顾凯显然看出来金灵的顾忌,于是打圆场地说道:“必要的时候我才会去打扰我在欧洲的朋友,非必要的时候咱们不动用这颗‘核武器’,好吧?”

“嗯。”金灵缩回了自己的手,害羞地点了点头,说道,“我同意你下一次和于蓝去参加聚餐的提议,但我有一个要求。”

“什么要求?”

“下一次的时候,我让你走的时候,你必须走!”金灵目光极其坚定,她不希望那个凶手在杀自己的时候,顾凯再冲过去帮忙,白白牺牲了自己的性命,哪怕他会在自己下一次死亡循环中活着,“你答应我。”

“呵~”顾凯笑了一下,说道,“我跟你保证了,可下一次的我又不知道。”

金灵郑重地说道:“你只要这次答应我,我相信下一次的你会记得。”

“好,我答应你。”顾凯继续问道,“金灵,你除了醒来之后注意到了床头柜的两份百万人身意外险,还察觉到什么异样吗?”

“异样……”金灵陷入了沉思,说道,“从我被他手机铃声吵醒,他一共应该接了三通电话,我不确定那三通有没有和凶手的联系。反正三通电话都挺短的……最后一通好像长点。”

“你有机会偷听到吗?”

“我看于蓝的神色很慌张,估计他的警戒心很强,估计够呛……至于其它异常,我感觉和平时没太大的不同,毕竟他要是雇凶杀人的话,家里也不需要做什么特殊布置吧?”
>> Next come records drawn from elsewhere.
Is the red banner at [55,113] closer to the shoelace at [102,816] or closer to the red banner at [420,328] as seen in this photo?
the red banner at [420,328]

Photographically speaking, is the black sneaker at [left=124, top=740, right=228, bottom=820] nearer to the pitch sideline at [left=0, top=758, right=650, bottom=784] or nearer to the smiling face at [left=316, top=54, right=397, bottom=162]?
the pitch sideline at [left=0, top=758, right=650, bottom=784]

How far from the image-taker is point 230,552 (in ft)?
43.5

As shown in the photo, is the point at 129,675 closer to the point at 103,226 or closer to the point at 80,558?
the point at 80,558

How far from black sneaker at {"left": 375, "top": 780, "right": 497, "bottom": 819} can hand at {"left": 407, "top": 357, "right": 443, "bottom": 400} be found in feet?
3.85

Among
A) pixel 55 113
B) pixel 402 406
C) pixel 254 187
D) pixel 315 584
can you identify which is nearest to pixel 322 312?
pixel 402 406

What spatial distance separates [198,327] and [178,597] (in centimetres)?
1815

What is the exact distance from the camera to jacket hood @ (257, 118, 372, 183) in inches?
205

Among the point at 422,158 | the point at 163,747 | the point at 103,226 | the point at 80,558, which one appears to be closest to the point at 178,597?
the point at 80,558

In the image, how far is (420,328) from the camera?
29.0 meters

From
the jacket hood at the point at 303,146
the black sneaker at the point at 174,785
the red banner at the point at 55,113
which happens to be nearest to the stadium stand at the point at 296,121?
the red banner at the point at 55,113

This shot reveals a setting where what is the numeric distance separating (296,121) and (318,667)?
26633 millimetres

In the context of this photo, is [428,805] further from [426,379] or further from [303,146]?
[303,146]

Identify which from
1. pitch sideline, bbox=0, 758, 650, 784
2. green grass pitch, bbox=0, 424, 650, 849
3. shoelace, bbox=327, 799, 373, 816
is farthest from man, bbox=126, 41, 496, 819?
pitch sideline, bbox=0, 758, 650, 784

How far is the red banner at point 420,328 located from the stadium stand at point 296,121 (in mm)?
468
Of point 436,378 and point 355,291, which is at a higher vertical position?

“嗯……”顾凯点点头,说道,“那这样,你下次一直紧跟着他,等他们聚餐结束,他肯定喝得烂醉如泥,到时候你翻他的手机,我想从你醒来开始,到和他一起去出门,这一路上他一定会和那个凶手联系的,到时候他手机上的陌生号码,大概率就是凶手的。”

“对啊,好,”金灵眼神中闪烁着兴奋的光芒,说道,“我也会时刻关注他有没有用手机删除通话记录……到时候我跟他一块进去吃饭吧,我都是死了九回的人了,我还能怕那两个老流氓不成!”

顾凯也微笑着冲金灵使了个眼色。

两个人商议好下一次的行动,含情脉脉地注视着对方。

“呃……那这次呢?这次怎么办?”

金灵的脸色稍稍变化。

“那个凶手一定跟着你过来了,说不定还看到咱们两个人……”顾凯没有把“拥抱”两个字说出来,温和微笑着说道,“这次时间尚早,我实在不想说出这样的话……”

“这时候不是墨迹的时候。”

“金灵,你可以趁这个机会去医院见一见叔叔,还有那个年轻人,能多了解一下最好。我去彭润豪那了解新的情况,到时候咱们电话联系,好不好?”

金灵对顾凯这个提议很满意。

自己要让自己每一次的死亡都有价值才行。

两个人很快从咖啡厅里出来,顾凯将金灵送到了市三院,自己则开车去找彭润豪。

金灵看了眼手表,已经八点十分了,那个年轻人估计和父亲已经交流了很长一段时间了。

不知道交流出的结果是怎么样的。

她怀着惴惴不安的心情来到了五楼,先是将耳朵贴在528病房门上,听了足足有三分钟的时间,里面安静得没有任何声音。

金灵这才敲了敲门。

“谁啊?”

病房里传来了金父苍老的声音。

“爸,我……”

金灵回应道。

病房里足足沉默了半分钟,才传来金父的声音:“灵灵来了啊,快进来吧。”

金灵将门推开,房间里只有金父站在窗户前,朝外看着夜景,听到金灵的脚步声,这才回过头来,勉强挤出一个微笑说道:“哎呦,我家灵灵怎么这个时候来看爸爸啊……”

金父也是张口不提于蓝。

她看着如同弥勒佛一般的父亲略带疲倦的神色,不答反问道:“爸,我妈呢?”

“哦,她嫌弃病房里味道大,去楼下遛弯儿了,”金父说着就坐回到了**,“这老太太啊也是闲不住,我这本来也没什么事儿,又不是瘫痪了,还要请什么护工……”

金灵过来扶着金父上床躺好。

“哎呦,不用扶不用扶,我还年轻呢……”金父躺靠好后,嘴上说着不用扶,但心理上还是很受用,看着金灵一脸忧心忡忡的样子,嘴角的笑也消失了,他几度想要开口,依然没说话,假意在**翻找自己的老花镜。

金灵从床头柜上拾起来递给了父亲。

“爸……”

金父接过去戴了起来,又翻起枕边的书,看了眼金灵,就沉浸在书海当中。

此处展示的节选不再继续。